Fr. Pierre-Célestin did his philosophy at Laval University (1919-1921). He was a curate and assistant treasurer at Esperanza (1932-1933).

Closer to the Sacred Heart [Le Messager, Sherbrooke, July 28, 1951, p. 12]

Fr. Therrien is no longer with us. News of his death surprised everyone, even his own family. He had not taken too seriously the seriousness of his illness, even though his nurses were worried as well as his doctor. Furthermore, his regular joviality camouflaged the signs of his pain and his attachment to the shrine kept him at his post. He wanted to prolong his active service to the Sacred Heart but the Sacred Heart was already preparing his reward.

Fr. Pierre-Célestin Therrien was last seen publicly at Beauvoir on the feast of the Sacred Heart (June 1, 1951) and, in the days that followed, spoke a few times to groups of pilgrims. He was more tired than usual but didn’t want to show it. He went to Cap-de-la-Madeleine the evening of the 12-13 of June where he could no longer hide his pain. Two days later, he had to return to the Magog hospital, he thought for 10 days, but in fact, it was to die there.  He was again seen in Sherbrooke, Newport, Thetford in early July. On July 12, he was expected at Beauvoir for dinner; he didn’t show up because of indigestion. The next day, July 13, his illness was clearly diagnosed: generalized cancer. The Superior of Beauvoir was urgently called to the hospital to administer Extreme Unction and give him the Viaticum. Father offered his life as a sacrifice to the Sacred Heart, spent a good night, and waited for Saturday dedicated to the Virgin to pass into eternity. Fr. Pierre Therrien died at La Providence Hospital in Magog, Saturday, July 14 around 9:30 a.m. That very evening, his body was transported to Beauvoir in a coffin, hands joined, silent, and eyes closed. The one who had preached so often at the shrine, directed so many holy hours, met so many pilgrims, and had helped people know and love the Sacred Heart during the three years he had been there at Beauvoir would speak no more.
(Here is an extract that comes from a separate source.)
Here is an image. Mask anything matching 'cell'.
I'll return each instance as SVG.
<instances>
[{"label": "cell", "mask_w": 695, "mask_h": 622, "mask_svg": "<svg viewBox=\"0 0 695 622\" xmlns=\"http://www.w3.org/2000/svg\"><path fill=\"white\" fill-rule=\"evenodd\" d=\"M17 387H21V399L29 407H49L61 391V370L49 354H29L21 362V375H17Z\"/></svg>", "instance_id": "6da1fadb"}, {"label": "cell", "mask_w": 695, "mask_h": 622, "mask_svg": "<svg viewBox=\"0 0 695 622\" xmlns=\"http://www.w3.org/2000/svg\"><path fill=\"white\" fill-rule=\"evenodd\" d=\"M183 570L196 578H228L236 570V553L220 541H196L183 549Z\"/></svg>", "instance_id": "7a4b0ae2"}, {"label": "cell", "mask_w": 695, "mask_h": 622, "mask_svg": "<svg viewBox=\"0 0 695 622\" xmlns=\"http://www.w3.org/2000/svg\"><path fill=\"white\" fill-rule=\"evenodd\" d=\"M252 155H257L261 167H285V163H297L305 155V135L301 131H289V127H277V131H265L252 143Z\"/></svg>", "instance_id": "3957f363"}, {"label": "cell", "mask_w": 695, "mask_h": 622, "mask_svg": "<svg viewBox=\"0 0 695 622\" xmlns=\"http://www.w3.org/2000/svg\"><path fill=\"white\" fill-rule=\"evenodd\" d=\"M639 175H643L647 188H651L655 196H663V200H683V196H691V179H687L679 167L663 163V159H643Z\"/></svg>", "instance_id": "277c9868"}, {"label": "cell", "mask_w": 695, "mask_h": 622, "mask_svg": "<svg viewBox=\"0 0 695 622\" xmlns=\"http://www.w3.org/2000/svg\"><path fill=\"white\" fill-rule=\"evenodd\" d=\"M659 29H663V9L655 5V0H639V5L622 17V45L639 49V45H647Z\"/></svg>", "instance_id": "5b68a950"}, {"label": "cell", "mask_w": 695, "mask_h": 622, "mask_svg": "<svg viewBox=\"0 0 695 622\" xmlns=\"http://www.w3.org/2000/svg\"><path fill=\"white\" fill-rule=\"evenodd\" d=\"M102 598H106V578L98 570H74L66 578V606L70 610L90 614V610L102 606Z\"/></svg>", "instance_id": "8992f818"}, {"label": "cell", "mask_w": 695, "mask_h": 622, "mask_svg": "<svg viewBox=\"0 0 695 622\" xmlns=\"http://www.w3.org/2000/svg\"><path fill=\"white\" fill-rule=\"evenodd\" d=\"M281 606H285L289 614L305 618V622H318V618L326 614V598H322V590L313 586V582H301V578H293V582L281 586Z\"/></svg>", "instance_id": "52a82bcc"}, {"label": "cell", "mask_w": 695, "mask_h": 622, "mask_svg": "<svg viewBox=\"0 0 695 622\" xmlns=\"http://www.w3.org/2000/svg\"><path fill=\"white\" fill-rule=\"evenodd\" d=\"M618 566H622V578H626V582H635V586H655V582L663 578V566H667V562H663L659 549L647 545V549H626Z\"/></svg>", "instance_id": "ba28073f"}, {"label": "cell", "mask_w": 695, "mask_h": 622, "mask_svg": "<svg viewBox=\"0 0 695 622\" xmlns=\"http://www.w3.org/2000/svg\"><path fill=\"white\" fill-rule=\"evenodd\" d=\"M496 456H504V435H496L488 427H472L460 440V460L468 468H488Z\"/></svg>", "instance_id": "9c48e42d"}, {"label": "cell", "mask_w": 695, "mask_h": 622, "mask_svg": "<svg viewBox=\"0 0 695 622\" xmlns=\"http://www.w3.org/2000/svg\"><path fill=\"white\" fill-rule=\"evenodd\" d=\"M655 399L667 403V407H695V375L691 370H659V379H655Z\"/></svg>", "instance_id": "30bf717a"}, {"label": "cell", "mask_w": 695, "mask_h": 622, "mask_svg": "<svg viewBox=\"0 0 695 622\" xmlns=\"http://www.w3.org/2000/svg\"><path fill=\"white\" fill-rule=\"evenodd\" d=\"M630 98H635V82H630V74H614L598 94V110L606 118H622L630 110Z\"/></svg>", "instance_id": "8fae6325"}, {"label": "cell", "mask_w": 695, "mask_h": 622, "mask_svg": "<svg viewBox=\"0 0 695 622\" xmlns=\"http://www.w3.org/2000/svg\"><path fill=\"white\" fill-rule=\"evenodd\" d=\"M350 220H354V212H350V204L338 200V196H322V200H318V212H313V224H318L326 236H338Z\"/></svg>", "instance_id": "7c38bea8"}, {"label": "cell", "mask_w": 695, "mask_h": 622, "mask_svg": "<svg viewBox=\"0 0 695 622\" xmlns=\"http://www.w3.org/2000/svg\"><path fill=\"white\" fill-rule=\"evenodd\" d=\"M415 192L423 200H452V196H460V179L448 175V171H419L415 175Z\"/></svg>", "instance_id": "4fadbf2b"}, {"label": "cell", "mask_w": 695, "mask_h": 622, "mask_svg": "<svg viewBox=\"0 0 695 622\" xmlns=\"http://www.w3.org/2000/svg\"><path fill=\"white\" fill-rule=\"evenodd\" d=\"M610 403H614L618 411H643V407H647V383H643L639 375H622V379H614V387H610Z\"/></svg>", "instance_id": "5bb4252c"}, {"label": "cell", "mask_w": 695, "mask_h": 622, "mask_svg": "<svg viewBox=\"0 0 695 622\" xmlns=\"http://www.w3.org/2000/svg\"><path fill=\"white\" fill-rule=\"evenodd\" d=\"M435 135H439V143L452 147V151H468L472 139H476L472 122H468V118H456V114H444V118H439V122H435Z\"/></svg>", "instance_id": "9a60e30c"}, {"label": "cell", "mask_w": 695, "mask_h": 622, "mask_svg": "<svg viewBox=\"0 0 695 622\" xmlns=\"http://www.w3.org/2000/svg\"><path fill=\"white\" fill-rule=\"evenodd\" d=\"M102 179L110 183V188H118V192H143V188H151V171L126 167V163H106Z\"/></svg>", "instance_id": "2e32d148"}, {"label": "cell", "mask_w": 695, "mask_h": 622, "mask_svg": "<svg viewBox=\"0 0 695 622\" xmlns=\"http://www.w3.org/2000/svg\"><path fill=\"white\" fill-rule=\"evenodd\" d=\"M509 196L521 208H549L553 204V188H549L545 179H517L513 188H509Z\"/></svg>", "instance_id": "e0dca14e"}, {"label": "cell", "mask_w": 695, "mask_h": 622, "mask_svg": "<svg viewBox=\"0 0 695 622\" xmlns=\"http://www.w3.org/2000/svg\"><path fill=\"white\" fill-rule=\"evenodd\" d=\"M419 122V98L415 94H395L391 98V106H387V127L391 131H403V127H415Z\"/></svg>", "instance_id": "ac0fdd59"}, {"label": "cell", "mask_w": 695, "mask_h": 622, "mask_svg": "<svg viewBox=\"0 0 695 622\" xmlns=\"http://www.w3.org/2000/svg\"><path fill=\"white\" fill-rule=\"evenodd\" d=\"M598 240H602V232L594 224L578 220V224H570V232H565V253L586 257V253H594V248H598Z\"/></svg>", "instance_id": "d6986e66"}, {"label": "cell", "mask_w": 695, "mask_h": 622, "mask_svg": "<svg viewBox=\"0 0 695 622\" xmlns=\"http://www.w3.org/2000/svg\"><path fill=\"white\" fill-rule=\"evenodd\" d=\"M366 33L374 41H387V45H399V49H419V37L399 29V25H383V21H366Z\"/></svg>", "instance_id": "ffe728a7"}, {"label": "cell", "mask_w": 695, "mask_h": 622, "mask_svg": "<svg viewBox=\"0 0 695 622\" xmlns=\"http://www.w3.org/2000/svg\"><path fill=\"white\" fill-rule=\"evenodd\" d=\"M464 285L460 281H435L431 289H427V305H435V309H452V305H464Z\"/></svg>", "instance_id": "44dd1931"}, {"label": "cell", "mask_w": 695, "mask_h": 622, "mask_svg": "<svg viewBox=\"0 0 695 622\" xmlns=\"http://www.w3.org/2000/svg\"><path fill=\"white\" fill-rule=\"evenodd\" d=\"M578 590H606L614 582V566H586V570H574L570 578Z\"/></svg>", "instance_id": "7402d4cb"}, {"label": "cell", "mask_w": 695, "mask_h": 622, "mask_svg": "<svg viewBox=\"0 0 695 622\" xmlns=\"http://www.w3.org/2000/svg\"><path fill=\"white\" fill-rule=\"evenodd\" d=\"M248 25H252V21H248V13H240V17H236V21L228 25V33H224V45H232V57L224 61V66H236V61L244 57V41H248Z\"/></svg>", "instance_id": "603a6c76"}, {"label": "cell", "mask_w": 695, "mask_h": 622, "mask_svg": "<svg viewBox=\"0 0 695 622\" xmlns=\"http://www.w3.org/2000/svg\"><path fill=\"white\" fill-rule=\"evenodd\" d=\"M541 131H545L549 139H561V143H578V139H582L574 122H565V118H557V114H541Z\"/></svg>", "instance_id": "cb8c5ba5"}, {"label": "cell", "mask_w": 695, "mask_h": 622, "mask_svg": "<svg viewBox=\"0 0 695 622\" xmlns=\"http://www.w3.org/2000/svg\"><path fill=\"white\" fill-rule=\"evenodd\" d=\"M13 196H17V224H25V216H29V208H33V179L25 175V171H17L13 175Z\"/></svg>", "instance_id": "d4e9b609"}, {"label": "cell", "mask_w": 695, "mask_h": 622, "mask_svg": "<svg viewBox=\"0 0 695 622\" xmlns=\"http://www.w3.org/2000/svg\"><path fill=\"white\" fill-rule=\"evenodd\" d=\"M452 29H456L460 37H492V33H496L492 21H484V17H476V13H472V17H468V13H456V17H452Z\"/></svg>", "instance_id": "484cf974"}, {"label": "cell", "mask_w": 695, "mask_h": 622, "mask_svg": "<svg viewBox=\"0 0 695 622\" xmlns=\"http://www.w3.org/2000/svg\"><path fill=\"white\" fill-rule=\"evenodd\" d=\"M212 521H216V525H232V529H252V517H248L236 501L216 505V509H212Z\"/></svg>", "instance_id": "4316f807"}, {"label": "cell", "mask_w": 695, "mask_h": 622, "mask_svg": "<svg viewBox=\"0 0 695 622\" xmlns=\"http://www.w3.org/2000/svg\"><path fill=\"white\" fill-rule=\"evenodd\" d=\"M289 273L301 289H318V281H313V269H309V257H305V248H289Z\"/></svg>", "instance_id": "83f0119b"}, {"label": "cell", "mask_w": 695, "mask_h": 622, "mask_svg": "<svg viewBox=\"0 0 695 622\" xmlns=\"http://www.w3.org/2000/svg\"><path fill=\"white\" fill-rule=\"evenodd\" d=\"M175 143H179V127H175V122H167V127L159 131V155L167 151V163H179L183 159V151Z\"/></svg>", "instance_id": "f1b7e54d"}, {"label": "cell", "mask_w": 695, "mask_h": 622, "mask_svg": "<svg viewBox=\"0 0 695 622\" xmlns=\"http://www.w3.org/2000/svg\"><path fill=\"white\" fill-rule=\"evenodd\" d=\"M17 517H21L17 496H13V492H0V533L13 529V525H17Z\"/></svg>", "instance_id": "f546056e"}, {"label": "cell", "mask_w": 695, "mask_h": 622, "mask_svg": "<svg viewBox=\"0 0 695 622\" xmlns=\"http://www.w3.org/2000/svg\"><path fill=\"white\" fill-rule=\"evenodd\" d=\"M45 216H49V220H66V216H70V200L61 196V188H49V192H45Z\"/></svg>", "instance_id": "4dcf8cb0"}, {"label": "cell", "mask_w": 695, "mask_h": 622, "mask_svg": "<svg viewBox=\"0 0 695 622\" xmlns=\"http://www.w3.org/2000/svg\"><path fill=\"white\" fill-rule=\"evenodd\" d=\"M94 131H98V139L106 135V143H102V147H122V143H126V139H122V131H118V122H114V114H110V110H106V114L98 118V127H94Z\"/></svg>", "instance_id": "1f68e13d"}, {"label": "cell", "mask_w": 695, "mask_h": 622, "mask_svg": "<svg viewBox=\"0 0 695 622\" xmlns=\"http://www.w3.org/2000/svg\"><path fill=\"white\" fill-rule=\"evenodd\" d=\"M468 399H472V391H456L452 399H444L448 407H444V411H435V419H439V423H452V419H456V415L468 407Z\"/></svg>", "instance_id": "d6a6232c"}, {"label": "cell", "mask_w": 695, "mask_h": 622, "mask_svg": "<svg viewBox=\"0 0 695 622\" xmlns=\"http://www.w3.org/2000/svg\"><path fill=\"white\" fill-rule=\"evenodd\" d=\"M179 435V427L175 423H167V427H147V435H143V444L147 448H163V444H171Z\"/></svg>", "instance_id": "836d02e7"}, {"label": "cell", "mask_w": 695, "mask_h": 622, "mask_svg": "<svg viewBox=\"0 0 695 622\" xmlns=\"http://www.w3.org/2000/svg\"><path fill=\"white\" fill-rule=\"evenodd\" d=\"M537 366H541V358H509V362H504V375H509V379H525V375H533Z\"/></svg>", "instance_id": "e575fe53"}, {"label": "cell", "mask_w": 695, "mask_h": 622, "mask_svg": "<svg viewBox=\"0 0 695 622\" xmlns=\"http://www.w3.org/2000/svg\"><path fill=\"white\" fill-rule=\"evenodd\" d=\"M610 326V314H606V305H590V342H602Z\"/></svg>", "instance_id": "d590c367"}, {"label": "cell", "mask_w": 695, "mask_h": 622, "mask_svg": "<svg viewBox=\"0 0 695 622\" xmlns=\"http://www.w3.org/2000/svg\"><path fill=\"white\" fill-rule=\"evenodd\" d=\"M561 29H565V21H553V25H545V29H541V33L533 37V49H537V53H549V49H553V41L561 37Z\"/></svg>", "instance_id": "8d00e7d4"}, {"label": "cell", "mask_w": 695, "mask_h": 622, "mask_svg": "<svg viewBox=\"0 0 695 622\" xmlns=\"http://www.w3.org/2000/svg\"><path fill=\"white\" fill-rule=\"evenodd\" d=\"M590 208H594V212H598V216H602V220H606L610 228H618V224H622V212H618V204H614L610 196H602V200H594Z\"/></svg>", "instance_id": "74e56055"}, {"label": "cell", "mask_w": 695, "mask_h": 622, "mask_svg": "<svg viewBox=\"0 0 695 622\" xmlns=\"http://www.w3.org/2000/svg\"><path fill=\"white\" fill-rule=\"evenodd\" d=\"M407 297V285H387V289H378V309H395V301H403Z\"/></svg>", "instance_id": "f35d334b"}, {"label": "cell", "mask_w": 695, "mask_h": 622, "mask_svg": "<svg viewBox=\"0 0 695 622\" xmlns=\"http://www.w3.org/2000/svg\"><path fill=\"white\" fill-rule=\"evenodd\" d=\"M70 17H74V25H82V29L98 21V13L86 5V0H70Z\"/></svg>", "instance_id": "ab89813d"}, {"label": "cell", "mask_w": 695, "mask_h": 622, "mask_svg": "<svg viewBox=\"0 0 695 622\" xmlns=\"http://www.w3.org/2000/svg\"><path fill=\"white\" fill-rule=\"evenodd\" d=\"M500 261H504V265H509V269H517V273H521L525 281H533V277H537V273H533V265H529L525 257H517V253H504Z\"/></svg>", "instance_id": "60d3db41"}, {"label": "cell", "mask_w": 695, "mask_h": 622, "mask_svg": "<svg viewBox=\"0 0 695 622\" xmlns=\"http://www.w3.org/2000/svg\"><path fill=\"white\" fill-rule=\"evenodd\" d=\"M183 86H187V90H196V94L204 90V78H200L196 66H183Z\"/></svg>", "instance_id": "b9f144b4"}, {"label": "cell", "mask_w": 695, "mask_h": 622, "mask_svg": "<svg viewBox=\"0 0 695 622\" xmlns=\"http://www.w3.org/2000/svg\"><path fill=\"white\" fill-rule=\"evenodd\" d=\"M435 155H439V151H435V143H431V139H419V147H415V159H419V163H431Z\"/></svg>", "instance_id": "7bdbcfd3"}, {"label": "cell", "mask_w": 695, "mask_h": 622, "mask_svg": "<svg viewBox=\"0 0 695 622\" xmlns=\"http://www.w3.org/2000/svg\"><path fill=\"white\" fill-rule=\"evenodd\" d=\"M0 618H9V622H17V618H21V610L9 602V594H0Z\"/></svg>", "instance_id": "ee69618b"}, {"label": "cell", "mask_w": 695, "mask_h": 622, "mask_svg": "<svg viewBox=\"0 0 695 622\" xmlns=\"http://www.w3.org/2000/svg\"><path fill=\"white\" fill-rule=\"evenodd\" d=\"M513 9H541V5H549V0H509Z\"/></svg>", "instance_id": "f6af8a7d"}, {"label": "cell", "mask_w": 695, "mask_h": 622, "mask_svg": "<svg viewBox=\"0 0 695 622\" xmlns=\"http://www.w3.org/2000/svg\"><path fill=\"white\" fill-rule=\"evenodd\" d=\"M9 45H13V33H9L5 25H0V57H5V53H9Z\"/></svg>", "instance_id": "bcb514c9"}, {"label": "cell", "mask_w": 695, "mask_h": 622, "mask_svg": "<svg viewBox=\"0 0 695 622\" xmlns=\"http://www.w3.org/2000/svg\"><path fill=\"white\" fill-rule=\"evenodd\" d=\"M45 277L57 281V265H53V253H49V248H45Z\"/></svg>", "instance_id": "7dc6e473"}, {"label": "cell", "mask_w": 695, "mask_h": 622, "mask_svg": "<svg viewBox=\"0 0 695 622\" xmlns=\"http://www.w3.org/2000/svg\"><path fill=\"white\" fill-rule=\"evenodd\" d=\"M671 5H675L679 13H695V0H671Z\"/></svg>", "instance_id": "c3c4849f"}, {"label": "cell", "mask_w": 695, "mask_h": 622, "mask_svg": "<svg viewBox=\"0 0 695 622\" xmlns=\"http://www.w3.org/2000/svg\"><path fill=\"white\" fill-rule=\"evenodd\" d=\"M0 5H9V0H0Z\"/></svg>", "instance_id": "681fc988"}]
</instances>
Fr. Therrien was very outgoing by nature. He had many devoted friends that he brought gently to the Sacred Heart. When he preached, he smiled. In the confessional, he loved the penitents. By his conversations and letters, he brought joy. Many religious souls will always remember him as : “the good Father Therrien” as they called him.

It is at the feet of the Sacred Heart, whom he approached in his death, that Father Therrien’s friends will best remember him. He will be a link between the Beauvoir of the earth and the Beauvoir of heaven. How beautiful it must be to see the Sacred Heart for the one who contemplates Him face to face!